***** The input *****

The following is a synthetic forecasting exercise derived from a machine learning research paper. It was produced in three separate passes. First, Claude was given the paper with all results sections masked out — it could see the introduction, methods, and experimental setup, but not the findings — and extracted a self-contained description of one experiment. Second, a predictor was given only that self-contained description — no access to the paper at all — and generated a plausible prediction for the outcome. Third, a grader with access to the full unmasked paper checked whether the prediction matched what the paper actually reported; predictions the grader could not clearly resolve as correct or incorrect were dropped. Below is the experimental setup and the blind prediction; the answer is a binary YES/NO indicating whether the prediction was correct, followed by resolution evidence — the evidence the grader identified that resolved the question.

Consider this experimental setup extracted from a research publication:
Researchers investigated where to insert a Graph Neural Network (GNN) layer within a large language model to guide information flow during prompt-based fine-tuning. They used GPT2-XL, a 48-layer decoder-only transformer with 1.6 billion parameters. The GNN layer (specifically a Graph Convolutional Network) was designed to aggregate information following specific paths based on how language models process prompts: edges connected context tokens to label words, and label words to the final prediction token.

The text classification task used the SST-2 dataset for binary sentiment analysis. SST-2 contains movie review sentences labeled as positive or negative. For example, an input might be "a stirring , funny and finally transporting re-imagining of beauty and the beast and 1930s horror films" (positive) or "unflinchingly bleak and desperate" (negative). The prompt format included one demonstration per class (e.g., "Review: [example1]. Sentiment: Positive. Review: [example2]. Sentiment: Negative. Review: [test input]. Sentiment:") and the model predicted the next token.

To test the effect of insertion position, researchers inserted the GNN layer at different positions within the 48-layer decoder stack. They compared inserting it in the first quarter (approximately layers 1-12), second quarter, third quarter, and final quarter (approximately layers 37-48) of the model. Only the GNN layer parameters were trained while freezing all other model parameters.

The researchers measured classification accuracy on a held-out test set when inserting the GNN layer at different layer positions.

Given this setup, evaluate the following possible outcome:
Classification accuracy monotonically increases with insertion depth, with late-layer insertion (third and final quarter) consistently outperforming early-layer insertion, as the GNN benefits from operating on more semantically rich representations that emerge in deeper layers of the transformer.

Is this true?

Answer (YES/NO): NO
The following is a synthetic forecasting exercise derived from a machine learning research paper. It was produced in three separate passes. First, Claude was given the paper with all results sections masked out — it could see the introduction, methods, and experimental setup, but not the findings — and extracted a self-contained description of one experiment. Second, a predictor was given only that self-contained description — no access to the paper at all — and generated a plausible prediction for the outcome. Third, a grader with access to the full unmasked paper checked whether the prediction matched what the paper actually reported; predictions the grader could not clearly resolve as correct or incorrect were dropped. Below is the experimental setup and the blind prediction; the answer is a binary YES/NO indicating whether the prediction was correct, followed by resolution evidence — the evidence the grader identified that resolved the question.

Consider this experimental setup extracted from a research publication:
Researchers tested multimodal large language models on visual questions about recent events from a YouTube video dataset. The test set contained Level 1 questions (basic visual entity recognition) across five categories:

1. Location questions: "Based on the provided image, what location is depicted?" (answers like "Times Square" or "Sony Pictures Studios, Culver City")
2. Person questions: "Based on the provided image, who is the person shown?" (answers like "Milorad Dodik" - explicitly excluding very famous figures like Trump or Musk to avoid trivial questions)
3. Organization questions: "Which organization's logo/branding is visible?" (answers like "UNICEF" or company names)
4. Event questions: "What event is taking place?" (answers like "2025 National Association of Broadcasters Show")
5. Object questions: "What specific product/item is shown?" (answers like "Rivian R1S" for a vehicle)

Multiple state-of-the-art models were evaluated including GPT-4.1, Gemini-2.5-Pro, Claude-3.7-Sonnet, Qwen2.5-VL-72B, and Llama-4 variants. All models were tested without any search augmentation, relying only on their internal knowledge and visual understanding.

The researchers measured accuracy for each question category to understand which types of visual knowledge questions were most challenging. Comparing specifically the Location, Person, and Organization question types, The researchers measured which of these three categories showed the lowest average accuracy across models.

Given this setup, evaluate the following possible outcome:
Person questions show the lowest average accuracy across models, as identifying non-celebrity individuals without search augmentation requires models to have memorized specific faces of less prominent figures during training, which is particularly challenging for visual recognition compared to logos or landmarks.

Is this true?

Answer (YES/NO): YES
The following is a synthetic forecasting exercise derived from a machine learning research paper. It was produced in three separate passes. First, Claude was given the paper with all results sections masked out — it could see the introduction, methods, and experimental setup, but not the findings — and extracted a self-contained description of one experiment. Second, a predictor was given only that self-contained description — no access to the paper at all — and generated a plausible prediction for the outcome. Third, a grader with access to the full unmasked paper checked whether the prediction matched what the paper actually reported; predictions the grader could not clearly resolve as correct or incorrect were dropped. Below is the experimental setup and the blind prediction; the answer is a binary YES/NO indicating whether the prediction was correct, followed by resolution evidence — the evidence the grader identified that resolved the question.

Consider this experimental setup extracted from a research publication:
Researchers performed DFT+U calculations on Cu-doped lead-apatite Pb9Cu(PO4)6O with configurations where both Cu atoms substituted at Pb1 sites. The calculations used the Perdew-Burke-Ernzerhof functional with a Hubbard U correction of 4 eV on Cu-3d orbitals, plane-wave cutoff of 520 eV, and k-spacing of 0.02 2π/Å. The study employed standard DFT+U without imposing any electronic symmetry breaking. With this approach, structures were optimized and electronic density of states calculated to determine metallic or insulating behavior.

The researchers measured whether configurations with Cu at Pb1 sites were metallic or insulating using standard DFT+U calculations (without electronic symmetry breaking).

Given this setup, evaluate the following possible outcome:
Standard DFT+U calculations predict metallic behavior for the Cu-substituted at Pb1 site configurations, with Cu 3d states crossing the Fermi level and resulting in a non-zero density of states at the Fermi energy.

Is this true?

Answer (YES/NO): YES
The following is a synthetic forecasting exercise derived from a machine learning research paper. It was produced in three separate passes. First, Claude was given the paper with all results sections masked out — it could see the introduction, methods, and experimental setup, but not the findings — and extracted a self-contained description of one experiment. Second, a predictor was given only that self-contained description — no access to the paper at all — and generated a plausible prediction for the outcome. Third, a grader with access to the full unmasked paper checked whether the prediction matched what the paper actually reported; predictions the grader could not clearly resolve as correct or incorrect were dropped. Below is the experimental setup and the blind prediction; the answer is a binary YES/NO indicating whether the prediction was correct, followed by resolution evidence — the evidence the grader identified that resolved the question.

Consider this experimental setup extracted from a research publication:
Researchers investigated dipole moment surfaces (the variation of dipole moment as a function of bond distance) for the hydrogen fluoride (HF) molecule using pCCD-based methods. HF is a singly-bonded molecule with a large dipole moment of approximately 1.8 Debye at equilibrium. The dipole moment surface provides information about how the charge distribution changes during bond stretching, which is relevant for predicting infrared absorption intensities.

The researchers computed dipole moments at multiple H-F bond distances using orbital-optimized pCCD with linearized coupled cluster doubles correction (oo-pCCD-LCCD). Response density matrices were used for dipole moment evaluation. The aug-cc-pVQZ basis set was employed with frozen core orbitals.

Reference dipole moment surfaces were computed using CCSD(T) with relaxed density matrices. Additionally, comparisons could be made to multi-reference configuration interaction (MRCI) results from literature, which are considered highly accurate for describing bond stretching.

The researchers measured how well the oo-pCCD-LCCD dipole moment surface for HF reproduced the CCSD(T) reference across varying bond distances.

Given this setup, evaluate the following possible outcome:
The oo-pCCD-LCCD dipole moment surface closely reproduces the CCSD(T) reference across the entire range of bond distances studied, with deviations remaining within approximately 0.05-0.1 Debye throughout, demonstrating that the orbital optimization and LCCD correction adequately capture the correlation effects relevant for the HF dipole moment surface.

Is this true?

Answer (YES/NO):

*****

● **Problem**
Copy out the data in full, exactly.

● **Task response**
The following is a synthetic forecasting exercise derived from a machine learning research paper. It was produced in three separate passes. First, Claude was given the paper with all results sections masked out — it could see the introduction, methods, and experimental setup, but not the findings — and extracted a self-contained description of one experiment. Second, a predictor was given only that self-contained description — no access to the paper at all — and generated a plausible prediction for the outcome. Third, a grader with access to the full unmasked paper checked whether the prediction matched what the paper actually reported; predictions the grader could not clearly resolve as correct or incorrect were dropped. Below is the experimental setup and the blind prediction; the answer is a binary YES/NO indicating whether the prediction was correct, followed by resolution evidence — the evidence the grader identified that resolved the question.

Consider this experimental setup extracted from a research publication:
Researchers investigated where to insert a Graph Neural Network (GNN) layer within a large language model to guide information flow during prompt-based fine-tuning. They used GPT2-XL, a 48-layer decoder-only transformer with 1.6 billion parameters. The GNN layer (specifically a Graph Convolutional Network) was designed to aggregate information following specific paths based on how language models process prompts: edges connected context tokens to label words, and label words to the final prediction token.

The text classification task used the SST-2 dataset for binary sentiment analysis. SST-2 contains movie review sentences labeled as positive or negative. For example, an input might be "a stirring , funny and finally transporting re-imagining of beauty and the beast and 1930s horror films" (positive) or "unflinchingly bleak and desperate" (negative). The prompt format included one demonstration per class (e.g., "Review: [example1]. Sentiment: Positive. Review: [example2]. Sentiment: Negative. Review: [test input]. Sentiment:") and the model predicted the next token.

To test the effect of insertion position, researchers inserted the GNN layer at different positions within the 48-layer decoder stack. They compared inserting it in the first quarter (approximately layers 1-12), second quarter, third quarter, and final quarter (approximately layers 37-48) of the model. Only the GNN layer parameters were trained while freezing all other model parameters.

The researchers measured classification accuracy on a held-out test set when inserting the GNN layer at different layer positions.

Given this setup, evaluate the following possible outcome:
Classification accuracy monotonically increases with insertion depth, with late-layer insertion (third and final quarter) consistently outperforming early-layer insertion, as the GNN benefits from operating on more semantically rich representations that emerge in deeper layers of the transformer.

Is this true?

Answer (YES/NO): NO
The following is a synthetic forecasting exercise derived from a machine learning research paper. It was produced in three separate passes. First, Claude was given the paper with all results sections masked out — it could see the introduction, methods, and experimental setup, but not the findings — and extracted a self-contained description of one experiment. Second, a predictor was given only that self-contained description — no access to the paper at all — and generated a plausible prediction for the outcome. Third, a grader with access to the full unmasked paper checked whether the prediction matched what the paper actually reported; predictions the grader could not clearly resolve as correct or incorrect were dropped. Below is the experimental setup and the blind prediction; the answer is a binary YES/NO indicating whether the prediction was correct, followed by resolution evidence — the evidence the grader identified that resolved the question.

Consider this experimental setup extracted from a research publication:
Researchers tested multimodal large language models on visual questions about recent events from a YouTube video dataset. The test set contained Level 1 questions (basic visual entity recognition) across five categories:

1. Location questions: "Based on the provided image, what location is depicted?" (answers like "Times Square" or "Sony Pictures Studios, Culver City")
2. Person questions: "Based on the provided image, who is the person shown?" (answers like "Milorad Dodik" - explicitly excluding very famous figures like Trump or Musk to avoid trivial questions)
3. Organization questions: "Which organization's logo/branding is visible?" (answers like "UNICEF" or company names)
4. Event questions: "What event is taking place?" (answers like "2025 National Association of Broadcasters Show")
5. Object questions: "What specific product/item is shown?" (answers like "Rivian R1S" for a vehicle)

Multiple state-of-the-art models were evaluated including GPT-4.1, Gemini-2.5-Pro, Claude-3.7-Sonnet, Qwen2.5-VL-72B, and Llama-4 variants. All models were tested without any search augmentation, relying only on their internal knowledge and visual understanding.

The researchers measured accuracy for each question category to understand which types of visual knowledge questions were most challenging. Comparing specifically the Location, Person, and Organization question types, The researchers measured which of these three categories showed the lowest average accuracy across models.

Given this setup, evaluate the following possible outcome:
Person questions show the lowest average accuracy across models, as identifying non-celebrity individuals without search augmentation requires models to have memorized specific faces of less prominent figures during training, which is particularly challenging for visual recognition compared to logos or landmarks.

Is this true?

Answer (YES/NO): YES
The following is a synthetic forecasting exercise derived from a machine learning research paper. It was produced in three separate passes. First, Claude was given the paper with all results sections masked out — it could see the introduction, methods, and experimental setup, but not the findings — and extracted a self-contained description of one experiment. Second, a predictor was given only that self-contained description — no access to the paper at all — and generated a plausible prediction for the outcome. Third, a grader with access to the full unmasked paper checked whether the prediction matched what the paper actually reported; predictions the grader could not clearly resolve as correct or incorrect were dropped. Below is the experimental setup and the blind prediction; the answer is a binary YES/NO indicating whether the prediction was correct, followed by resolution evidence — the evidence the grader identified that resolved the question.

Consider this experimental setup extracted from a research publication:
Researchers performed DFT+U calculations on Cu-doped lead-apatite Pb9Cu(PO4)6O with configurations where both Cu atoms substituted at Pb1 sites. The calculations used the Perdew-Burke-Ernzerhof functional with a Hubbard U correction of 4 eV on Cu-3d orbitals, plane-wave cutoff of 520 eV, and k-spacing of 0.02 2π/Å. The study employed standard DFT+U without imposing any electronic symmetry breaking. With this approach, structures were optimized and electronic density of states calculated to determine metallic or insulating behavior.

The researchers measured whether configurations with Cu at Pb1 sites were metallic or insulating using standard DFT+U calculations (without electronic symmetry breaking).

Given this setup, evaluate the following possible outcome:
Standard DFT+U calculations predict metallic behavior for the Cu-substituted at Pb1 site configurations, with Cu 3d states crossing the Fermi level and resulting in a non-zero density of states at the Fermi energy.

Is this true?

Answer (YES/NO): YES
The following is a synthetic forecasting exercise derived from a machine learning research paper. It was produced in three separate passes. First, Claude was given the paper with all results sections masked out — it could see the introduction, methods, and experimental setup, but not the findings — and extracted a self-contained description of one experiment. Second, a predictor was given only that self-contained description — no access to the paper at all — and generated a plausible prediction for the outcome. Third, a grader with access to the full unmasked paper checked whether the prediction matched what the paper actually reported; predictions the grader could not clearly resolve as correct or incorrect were dropped. Below is the experimental setup and the blind prediction; the answer is a binary YES/NO indicating whether the prediction was correct, followed by resolution evidence — the evidence the grader identified that resolved the question.

Consider this experimental setup extracted from a research publication:
Researchers investigated dipole moment surfaces (the variation of dipole moment as a function of bond distance) for the hydrogen fluoride (HF) molecule using pCCD-based methods. HF is a singly-bonded molecule with a large dipole moment of approximately 1.8 Debye at equilibrium. The dipole moment surface provides information about how the charge distribution changes during bond stretching, which is relevant for predicting infrared absorption intensities.

The researchers computed dipole moments at multiple H-F bond distances using orbital-optimized pCCD with linearized coupled cluster doubles correction (oo-pCCD-LCCD). Response density matrices were used for dipole moment evaluation. The aug-cc-pVQZ basis set was employed with frozen core orbitals.

Reference dipole moment surfaces were computed using CCSD(T) with relaxed density matrices. Additionally, comparisons could be made to multi-reference configuration interaction (MRCI) results from literature, which are considered highly accurate for describing bond stretching.

The researchers measured how well the oo-pCCD-LCCD dipole moment surface for HF reproduced the CCSD(T) reference across varying bond distances.

Given this setup, evaluate the following possible outcome:
The oo-pCCD-LCCD dipole moment surface closely reproduces the CCSD(T) reference across the entire range of bond distances studied, with deviations remaining within approximately 0.05-0.1 Debye throughout, demonstrating that the orbital optimization and LCCD correction adequately capture the correlation effects relevant for the HF dipole moment surface.

Is this true?

Answer (YES/NO):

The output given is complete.